摘要 日本当代著名作家大江健三郎的作品以其鲜明、独特、超脱的文化意境享誉世界文坛。其小说具有丰富的想象力,并以精湛的叙事风格和语言技巧,向读者展示了想象与现实相结合的故事情节。大江的小说内容和叙事手法衬托出了日本当时的社会环境真实的一面,小说中的话语特征是大江健三郎个性的一种表现。在叙事风格和话语特征上的积极探索显示出了他对文坛上占统治地位的话语权力的挑战和颠覆,体现了他的多元化文学主张以及个性化的艺术特色。本文将叙事学方法和语言特征结合起来,通过对大江小说第一人称叙事和反讽叙事等的分析,探讨了大江小说在叙事手法的创新及背后的文化内涵,把大江的小说文学置于日本当代语言文化语境下加以研究和梳理。

关键词:大江健三郎 叙事风格 话语特征

一 引言

日本著名小说家大江健三郎在近半个世纪以来创作了近百种小说,以及其他随笔、文论等很多作品,这些作品使他享誉世界文坛,并在1994年荣获了诺贝尔文学奖。他敢于向话语权力中心提出挑战,为维护世界和平做出了贡献。大江健三郎的作品对日本的文学发展起到了引领作用,是日本文学变革的先锋。他非常重视小说的创作方法,他的许多作品站在了时代前沿。他的小说在叙事风格上具有开拓和创新精神,并体现了对社会和历史的忧思。在大江健三郎小说的叙事形态和话语特征上,表现了重要的历史话语形态及富有想象力的现实话语形态。大江健三郎的叙事风格体现出他深厚的语言和文化功底,他这种叙事风格在文学创作中将日本的本土文化与西方文化以及日本的传统文化与当代文化有机地结合在一起,构成了大江独特的文学话语特色。大江健三郎前期小说的话语特征把历史融入到现实中,并以丰富的想象力加以延伸,其作品既立足于日本社会现实,又超越了日本社会现实,他的“物质化的语言”和“比喻”等修辞特征以及“引用”等文体特征使他的小说更具有生命力,体现了鲜明的特色。读者可以从大江小说叙事风格和话语特征,全面了解他的创作理念。

二 大江健三郎小说的叙事风格

1 第一人称叙事风格

大江健三郎小说中的第一人称叙事风格是大江小说创作的主要手法之一。大江小说中从第一人称“我”的角度来进行叙述,这种叙事风格是对日语语言局限性的一种突破以及对日本传统小说的叙事方法的一种颠覆。第一人称的叙事手法体现了大江健三郎创作思想与小说文本之间的交相辉映,也体现出了作者对语言的认识及巧妙使用语言来为读者呈现出色彩缤纷故事情节的一种特殊方式。他的第一人称叙事的多样化使其作品富于变化,显示出艺术魅力,这种表达效果形成了大江第一人称叙事的特色和风格。
....................
练习要求:
依据文献节选,大江健三郎的小说因何更具有生命力?请用一至三句话作答。

提取条目:
....................
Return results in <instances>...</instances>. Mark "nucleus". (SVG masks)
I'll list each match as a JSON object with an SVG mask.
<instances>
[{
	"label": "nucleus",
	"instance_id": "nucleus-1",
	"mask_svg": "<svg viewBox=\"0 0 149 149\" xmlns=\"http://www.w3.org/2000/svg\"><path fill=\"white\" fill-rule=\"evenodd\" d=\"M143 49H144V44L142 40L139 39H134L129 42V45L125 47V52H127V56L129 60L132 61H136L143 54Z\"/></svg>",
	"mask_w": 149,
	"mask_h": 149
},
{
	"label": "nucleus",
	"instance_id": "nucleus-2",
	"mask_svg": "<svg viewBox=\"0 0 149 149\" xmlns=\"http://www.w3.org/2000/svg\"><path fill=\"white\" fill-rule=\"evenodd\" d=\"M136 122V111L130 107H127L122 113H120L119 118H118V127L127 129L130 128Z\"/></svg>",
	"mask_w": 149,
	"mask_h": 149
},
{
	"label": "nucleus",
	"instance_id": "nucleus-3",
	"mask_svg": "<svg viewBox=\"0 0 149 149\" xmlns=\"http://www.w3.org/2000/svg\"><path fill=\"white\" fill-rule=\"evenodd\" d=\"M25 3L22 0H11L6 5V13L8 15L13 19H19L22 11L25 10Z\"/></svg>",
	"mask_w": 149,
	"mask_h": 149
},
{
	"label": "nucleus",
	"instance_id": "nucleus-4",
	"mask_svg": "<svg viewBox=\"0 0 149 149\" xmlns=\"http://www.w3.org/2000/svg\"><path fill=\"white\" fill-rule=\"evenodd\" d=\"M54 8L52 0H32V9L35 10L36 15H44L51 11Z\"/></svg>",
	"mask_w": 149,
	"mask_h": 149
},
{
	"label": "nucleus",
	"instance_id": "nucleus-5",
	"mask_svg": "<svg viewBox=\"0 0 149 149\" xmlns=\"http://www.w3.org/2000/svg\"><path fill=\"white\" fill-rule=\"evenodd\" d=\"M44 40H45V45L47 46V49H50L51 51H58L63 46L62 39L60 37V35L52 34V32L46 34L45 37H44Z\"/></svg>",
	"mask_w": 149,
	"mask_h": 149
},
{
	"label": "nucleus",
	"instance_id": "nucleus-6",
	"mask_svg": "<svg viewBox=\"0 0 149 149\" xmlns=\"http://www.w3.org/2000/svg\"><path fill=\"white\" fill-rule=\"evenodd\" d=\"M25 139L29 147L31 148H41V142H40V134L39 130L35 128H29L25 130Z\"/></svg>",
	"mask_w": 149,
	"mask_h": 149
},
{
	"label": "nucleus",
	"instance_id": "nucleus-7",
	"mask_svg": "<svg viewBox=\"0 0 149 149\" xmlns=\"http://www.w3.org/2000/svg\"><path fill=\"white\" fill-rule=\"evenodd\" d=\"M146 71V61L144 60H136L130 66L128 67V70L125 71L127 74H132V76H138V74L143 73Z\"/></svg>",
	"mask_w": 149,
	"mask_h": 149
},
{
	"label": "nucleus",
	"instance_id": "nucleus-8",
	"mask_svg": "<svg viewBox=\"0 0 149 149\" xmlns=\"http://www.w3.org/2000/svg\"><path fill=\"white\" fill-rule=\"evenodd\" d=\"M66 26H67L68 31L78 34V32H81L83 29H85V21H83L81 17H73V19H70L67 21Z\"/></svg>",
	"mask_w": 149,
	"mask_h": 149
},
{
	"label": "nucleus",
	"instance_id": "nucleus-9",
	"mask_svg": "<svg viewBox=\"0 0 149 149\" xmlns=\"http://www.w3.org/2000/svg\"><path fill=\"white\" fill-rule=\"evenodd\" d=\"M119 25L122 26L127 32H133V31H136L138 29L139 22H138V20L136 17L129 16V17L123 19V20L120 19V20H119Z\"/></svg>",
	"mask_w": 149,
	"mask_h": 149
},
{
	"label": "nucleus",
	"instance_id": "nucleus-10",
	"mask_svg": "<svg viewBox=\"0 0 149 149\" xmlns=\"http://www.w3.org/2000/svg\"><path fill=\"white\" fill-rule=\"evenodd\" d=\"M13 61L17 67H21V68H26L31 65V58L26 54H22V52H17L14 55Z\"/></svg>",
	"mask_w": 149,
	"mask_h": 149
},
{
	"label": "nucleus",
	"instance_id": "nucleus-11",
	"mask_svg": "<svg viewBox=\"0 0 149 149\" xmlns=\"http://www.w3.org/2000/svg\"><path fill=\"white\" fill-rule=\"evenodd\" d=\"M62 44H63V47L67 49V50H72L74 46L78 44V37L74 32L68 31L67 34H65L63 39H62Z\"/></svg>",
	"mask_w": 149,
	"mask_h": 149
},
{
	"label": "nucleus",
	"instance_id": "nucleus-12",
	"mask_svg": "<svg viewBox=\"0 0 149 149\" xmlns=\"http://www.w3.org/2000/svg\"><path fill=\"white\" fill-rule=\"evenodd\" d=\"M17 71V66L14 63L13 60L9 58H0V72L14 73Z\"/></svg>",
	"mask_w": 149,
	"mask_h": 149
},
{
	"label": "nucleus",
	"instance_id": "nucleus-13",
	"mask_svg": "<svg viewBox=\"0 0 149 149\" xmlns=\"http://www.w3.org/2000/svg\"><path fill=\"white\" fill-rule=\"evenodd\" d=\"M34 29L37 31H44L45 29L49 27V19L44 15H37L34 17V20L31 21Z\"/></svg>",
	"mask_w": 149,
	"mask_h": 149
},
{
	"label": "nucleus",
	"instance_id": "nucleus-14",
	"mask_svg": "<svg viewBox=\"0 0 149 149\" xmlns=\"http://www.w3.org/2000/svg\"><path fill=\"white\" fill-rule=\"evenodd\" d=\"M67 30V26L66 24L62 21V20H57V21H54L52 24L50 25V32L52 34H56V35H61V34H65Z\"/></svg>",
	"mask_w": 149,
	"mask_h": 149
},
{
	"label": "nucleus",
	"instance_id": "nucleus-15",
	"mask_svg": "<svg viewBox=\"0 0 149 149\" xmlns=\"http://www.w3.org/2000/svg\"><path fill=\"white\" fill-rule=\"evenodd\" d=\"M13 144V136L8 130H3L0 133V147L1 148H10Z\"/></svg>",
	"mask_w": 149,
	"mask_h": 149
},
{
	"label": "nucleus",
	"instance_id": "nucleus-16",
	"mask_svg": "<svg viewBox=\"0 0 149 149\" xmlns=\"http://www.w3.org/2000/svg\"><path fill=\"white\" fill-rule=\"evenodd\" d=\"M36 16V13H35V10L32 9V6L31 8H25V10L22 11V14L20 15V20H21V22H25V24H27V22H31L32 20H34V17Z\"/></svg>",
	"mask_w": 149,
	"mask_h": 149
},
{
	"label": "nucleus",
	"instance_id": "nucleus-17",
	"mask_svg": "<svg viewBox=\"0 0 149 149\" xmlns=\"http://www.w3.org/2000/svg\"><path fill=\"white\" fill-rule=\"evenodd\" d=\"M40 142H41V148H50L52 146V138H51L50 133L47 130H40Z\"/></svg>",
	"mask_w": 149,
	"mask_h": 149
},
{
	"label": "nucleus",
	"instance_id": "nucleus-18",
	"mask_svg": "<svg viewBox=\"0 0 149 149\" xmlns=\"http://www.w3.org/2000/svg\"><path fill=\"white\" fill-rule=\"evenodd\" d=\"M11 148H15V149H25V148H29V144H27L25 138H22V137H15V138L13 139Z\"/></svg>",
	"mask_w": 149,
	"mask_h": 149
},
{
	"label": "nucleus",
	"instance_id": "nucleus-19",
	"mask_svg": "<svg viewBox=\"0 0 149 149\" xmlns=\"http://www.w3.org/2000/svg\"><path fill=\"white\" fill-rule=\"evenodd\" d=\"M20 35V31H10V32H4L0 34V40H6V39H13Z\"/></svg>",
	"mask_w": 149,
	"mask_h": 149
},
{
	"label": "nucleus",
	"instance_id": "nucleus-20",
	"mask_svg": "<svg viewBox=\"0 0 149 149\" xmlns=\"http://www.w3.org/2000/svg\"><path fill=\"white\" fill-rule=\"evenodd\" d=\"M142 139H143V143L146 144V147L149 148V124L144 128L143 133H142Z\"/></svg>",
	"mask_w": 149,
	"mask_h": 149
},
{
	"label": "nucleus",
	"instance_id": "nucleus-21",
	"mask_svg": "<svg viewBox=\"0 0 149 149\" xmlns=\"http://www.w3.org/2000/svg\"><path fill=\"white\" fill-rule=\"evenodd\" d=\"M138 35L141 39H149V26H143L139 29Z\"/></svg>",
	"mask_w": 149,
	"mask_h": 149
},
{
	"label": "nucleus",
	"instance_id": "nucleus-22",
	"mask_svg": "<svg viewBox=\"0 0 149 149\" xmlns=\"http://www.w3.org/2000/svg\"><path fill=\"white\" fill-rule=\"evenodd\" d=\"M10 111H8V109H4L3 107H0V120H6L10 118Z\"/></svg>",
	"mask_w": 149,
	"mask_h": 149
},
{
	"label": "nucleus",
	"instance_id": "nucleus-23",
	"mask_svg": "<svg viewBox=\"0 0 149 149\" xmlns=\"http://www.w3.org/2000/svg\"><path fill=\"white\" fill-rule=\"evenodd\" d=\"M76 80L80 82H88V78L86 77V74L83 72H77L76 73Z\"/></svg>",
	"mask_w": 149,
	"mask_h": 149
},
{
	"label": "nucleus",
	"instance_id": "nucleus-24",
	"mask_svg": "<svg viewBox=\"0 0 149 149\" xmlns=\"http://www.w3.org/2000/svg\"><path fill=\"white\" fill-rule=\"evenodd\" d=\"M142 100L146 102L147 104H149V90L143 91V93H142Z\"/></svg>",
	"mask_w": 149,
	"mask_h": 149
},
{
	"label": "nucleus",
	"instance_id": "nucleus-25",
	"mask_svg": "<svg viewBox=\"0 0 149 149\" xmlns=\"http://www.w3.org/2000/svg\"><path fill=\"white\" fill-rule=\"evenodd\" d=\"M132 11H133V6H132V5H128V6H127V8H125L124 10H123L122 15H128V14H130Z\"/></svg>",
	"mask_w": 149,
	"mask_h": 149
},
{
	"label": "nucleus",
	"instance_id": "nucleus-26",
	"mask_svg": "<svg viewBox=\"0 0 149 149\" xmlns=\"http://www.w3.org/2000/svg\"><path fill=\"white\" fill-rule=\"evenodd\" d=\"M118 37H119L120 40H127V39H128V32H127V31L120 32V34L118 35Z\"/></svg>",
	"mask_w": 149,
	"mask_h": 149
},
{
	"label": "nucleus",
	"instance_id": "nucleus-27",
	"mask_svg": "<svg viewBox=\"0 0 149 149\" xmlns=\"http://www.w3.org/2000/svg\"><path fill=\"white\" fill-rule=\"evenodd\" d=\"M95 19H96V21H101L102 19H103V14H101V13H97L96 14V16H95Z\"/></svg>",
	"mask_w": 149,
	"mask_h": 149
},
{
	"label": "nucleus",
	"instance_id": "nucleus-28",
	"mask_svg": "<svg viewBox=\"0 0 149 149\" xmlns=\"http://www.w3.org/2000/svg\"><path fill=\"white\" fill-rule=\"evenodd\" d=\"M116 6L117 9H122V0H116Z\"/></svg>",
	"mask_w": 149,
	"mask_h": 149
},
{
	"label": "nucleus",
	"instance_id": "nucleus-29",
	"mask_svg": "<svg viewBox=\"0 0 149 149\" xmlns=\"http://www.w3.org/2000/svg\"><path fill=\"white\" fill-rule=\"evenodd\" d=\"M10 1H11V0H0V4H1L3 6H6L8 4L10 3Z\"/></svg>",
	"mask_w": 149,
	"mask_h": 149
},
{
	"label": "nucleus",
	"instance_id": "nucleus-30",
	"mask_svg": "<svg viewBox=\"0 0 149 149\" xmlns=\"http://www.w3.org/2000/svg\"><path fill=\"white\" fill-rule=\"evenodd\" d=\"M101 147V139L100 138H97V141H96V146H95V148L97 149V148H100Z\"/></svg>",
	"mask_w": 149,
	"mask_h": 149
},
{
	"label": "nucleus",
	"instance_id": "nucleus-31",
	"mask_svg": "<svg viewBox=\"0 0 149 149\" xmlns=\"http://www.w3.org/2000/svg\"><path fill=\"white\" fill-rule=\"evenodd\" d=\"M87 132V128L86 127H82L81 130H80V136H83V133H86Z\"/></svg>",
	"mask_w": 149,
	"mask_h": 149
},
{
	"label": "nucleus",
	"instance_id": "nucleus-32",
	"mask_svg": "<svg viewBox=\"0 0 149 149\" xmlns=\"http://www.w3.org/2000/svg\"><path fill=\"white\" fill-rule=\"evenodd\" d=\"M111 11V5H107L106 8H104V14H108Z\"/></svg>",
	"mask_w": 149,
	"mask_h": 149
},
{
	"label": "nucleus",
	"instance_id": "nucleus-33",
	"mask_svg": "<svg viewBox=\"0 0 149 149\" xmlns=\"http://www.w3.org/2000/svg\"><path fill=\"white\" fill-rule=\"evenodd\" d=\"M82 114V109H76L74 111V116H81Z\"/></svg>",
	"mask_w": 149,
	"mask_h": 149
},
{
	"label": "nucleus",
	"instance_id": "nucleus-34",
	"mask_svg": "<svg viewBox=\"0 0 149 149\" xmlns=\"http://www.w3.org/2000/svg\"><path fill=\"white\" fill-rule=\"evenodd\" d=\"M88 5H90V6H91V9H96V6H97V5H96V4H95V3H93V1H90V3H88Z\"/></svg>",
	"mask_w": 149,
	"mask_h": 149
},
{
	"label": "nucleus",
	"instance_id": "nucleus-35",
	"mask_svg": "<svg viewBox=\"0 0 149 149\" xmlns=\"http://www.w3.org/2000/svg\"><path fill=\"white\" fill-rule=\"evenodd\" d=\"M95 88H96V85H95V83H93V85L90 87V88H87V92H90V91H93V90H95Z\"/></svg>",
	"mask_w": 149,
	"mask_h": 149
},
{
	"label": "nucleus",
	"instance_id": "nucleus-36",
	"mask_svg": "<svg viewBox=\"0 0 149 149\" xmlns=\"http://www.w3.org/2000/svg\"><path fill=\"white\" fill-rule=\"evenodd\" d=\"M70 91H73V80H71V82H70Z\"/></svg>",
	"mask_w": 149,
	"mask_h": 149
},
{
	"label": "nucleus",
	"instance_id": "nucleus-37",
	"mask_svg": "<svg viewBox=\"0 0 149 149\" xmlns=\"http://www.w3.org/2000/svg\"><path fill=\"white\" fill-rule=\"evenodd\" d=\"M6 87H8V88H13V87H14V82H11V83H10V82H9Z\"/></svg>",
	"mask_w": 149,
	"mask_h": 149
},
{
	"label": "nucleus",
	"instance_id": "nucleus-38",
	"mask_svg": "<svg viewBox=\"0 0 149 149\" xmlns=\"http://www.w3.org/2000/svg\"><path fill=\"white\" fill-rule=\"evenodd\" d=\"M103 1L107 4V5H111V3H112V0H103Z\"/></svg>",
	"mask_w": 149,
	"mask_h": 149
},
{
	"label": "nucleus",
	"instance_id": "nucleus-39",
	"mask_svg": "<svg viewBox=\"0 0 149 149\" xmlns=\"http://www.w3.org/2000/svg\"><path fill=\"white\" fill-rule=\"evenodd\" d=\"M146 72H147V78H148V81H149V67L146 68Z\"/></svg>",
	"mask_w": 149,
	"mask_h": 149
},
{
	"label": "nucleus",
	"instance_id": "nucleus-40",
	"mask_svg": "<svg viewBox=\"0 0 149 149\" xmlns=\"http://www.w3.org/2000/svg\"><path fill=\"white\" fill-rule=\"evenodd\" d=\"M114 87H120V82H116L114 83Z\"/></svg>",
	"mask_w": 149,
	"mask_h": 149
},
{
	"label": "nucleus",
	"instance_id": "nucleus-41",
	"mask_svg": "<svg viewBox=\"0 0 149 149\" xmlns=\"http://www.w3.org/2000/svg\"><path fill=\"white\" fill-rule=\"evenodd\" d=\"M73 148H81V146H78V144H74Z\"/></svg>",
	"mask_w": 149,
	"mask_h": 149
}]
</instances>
....................
练习输出:
大江健三郎的“物质化的语言”和“比喻”等修辞特征,以及“引用”等文体特征,使他的小说更具有生命力。